Por tudo isto, ficou claro que tínhamos de ir procurar onde estavam localizados os depósitos de areias no mar dos Açores, tentar contabiliza-los e definir os locais que não deveriam ser explorados por questões relacionados com a sensibilidade ambiental. Aprendemos com os colegas do então Instituto Geológico e Mineiro que o princípio para procurar areias é extraordinariamente simples. Com aparelhos sofisticados provoca-se um grande barulho à superfície do mar, um autentico pequeno sismo, analisam-se os ecos, e, a partir daí, conseguem-se identificar as lagoas de areia que existem sobre o fundo rochoso do mar.

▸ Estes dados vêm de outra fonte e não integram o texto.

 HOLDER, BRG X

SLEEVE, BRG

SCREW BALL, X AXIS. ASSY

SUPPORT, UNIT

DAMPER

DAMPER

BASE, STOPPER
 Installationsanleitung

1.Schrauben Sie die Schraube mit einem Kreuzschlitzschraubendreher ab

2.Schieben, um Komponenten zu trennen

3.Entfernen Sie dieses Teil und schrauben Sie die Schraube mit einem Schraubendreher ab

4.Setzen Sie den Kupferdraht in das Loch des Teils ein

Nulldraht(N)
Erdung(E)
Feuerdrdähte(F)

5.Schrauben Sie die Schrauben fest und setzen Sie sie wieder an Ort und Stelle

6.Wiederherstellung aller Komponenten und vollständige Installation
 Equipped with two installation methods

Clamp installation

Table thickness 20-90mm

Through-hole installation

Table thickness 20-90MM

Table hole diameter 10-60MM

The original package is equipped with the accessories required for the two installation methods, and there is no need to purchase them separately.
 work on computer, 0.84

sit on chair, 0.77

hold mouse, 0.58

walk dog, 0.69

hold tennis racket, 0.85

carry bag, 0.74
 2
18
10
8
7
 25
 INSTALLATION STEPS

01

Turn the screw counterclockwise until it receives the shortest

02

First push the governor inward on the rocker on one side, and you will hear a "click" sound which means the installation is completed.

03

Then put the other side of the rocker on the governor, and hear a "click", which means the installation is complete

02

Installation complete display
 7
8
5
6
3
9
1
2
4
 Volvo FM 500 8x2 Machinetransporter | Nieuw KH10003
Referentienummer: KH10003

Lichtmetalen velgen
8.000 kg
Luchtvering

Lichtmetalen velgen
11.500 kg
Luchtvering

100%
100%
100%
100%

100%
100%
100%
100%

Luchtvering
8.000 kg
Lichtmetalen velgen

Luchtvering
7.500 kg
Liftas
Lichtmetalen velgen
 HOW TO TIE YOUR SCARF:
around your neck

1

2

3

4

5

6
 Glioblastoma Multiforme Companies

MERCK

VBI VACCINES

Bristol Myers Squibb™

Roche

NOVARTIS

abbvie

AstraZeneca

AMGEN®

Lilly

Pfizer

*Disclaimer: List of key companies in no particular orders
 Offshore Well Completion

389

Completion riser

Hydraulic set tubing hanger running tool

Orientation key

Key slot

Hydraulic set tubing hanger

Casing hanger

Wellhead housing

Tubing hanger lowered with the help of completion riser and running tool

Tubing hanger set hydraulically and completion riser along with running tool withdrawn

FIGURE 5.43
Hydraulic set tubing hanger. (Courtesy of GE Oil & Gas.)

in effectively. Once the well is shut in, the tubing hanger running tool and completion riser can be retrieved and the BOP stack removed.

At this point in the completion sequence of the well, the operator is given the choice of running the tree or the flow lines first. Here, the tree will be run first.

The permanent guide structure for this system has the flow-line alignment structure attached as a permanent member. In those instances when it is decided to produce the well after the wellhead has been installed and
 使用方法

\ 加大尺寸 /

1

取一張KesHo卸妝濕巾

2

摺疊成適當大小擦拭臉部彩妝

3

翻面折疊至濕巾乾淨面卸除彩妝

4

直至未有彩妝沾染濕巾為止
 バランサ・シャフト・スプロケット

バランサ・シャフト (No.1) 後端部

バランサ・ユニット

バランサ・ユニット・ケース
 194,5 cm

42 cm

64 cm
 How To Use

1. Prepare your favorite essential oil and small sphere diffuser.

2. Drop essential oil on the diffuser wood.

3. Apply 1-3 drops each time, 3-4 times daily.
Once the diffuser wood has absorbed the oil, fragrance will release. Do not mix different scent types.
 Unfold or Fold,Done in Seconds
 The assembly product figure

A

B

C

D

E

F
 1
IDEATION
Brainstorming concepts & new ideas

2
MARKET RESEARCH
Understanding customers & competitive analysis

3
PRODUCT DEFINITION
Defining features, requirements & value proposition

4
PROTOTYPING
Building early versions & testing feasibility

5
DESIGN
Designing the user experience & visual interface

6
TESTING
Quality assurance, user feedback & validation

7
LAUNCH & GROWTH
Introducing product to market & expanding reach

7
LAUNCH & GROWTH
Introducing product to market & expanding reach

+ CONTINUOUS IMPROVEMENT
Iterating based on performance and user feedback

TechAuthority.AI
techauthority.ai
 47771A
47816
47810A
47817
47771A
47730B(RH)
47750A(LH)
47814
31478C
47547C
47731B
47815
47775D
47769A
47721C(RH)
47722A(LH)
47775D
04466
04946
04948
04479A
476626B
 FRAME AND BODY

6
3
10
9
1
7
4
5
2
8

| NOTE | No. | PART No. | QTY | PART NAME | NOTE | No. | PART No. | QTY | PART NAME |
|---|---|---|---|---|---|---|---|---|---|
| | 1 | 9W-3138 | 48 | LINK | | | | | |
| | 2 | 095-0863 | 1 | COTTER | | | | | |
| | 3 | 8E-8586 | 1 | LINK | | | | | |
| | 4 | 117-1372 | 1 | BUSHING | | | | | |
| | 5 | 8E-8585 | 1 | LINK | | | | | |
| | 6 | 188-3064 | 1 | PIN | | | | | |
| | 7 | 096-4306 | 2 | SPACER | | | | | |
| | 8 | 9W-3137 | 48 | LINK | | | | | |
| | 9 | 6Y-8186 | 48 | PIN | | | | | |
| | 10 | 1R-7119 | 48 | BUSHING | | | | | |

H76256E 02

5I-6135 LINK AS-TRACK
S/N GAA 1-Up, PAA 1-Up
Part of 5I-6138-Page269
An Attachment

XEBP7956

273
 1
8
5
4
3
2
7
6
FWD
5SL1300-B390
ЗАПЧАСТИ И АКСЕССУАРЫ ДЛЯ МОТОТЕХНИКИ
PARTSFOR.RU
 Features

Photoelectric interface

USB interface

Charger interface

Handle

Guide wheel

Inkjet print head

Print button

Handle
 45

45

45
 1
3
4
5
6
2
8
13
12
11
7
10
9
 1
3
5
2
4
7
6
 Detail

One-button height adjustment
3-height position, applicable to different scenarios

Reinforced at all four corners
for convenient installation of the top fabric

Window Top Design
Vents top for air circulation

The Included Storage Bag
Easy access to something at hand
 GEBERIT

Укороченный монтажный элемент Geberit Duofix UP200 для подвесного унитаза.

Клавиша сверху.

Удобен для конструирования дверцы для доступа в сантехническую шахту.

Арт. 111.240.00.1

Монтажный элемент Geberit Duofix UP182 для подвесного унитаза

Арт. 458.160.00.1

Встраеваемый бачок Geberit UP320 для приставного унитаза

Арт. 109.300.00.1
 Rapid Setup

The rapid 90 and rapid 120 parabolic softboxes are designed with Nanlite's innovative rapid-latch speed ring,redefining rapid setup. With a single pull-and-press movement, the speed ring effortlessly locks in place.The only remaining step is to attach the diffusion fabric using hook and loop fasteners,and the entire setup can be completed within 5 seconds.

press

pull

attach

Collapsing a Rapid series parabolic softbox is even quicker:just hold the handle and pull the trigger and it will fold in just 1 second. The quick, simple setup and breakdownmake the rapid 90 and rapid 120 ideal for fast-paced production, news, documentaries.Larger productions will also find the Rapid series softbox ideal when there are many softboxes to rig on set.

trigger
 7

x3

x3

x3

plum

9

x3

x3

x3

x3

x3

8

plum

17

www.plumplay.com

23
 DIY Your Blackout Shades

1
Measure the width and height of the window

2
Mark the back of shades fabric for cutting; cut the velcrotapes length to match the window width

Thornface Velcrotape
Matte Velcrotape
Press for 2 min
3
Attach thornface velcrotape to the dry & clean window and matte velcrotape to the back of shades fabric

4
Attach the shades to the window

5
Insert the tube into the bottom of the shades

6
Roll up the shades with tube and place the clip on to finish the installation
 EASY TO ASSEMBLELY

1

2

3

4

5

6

Infelizmente, para poderem circular perto de terra, os navios utilizados têm de ter pouco calado e a possibilidade de manobrar em pouco espaço. Em súmula, têm de ser pequenos navios… honestamente, lanchas. A embarcação escolhida foi então o “Águas Vivas” ou outros equivalentes. Também infelizmente, os circuitos eléctricos emissores de som, o tal grande barulho, têm de ser independentes dos que fazem a análise do seu eco. Ou seja, para cada sistema é imprescindível ter um gerador diferente. Somando tudo, para além dos dois motores da lancha, havia a bordo três geradores, sendo um deles dedicado a provocar um “grande barulho”. Tudo isto em onze metros de barco. Tenho-vos a dizer que este não foi o pior trabalho que jamais fiz, mas andou muito perto… Para poder aguentar todo aquele barulho, colocávamos protectores auditivos e, dentro destes, auscultadores de leitores de música com o volume no máximo, ou perto disso. Foi, realmente, um trabalho muito difícil e, à conta disso, ainda hoje odeio barulho. Felizmente, não ficámos surdos, mas pouco deve ter faltado.
Depois de termos andado a transportar esta maquinaria em volta da maioria das ilhas dos Açores, desenhamos os mapas que hoje servem para definir as áreas e os volumes de areias exploráveis no arquipélago dos Açores.
Certo dia, nas Flores, depois de trabalhar durante duas semanas a fio, já meios surdos, decidimos que iríamos descansar no Domingo. Era justo e, também, se não o fizéssemos, provavelmente, fugiríamos dali. Já ninguém aguentava mais um minuto de geradores… Mal sabíamos nós que havia uma disposição nas posturas municipais de Santa Cruz das Flores que, apenas aos Domingos, permitia, que em plena Vila, se matassem porcos de forma tradicional. Ao sofrimento do animal, expresso nos guinchos agudos e penetrantes, acrescia o nosso desespero. Foi o ponto mais baixo de um dos mais difíceis trabalhos que tive na vida. Felizmente, terminou!
À parte da violência da tarefa e do contexto que envolveu alguns dos seus momentos, este foi mais um contributo que os investigadores, técnicos e marinheiros do Departamento de Oceanografia e Pescas da Universidade dos Açores deram para o desenvolvimento sustentável da nossa Região. Ter participado nisso, deixa-me verdadeiramente orgulhoso.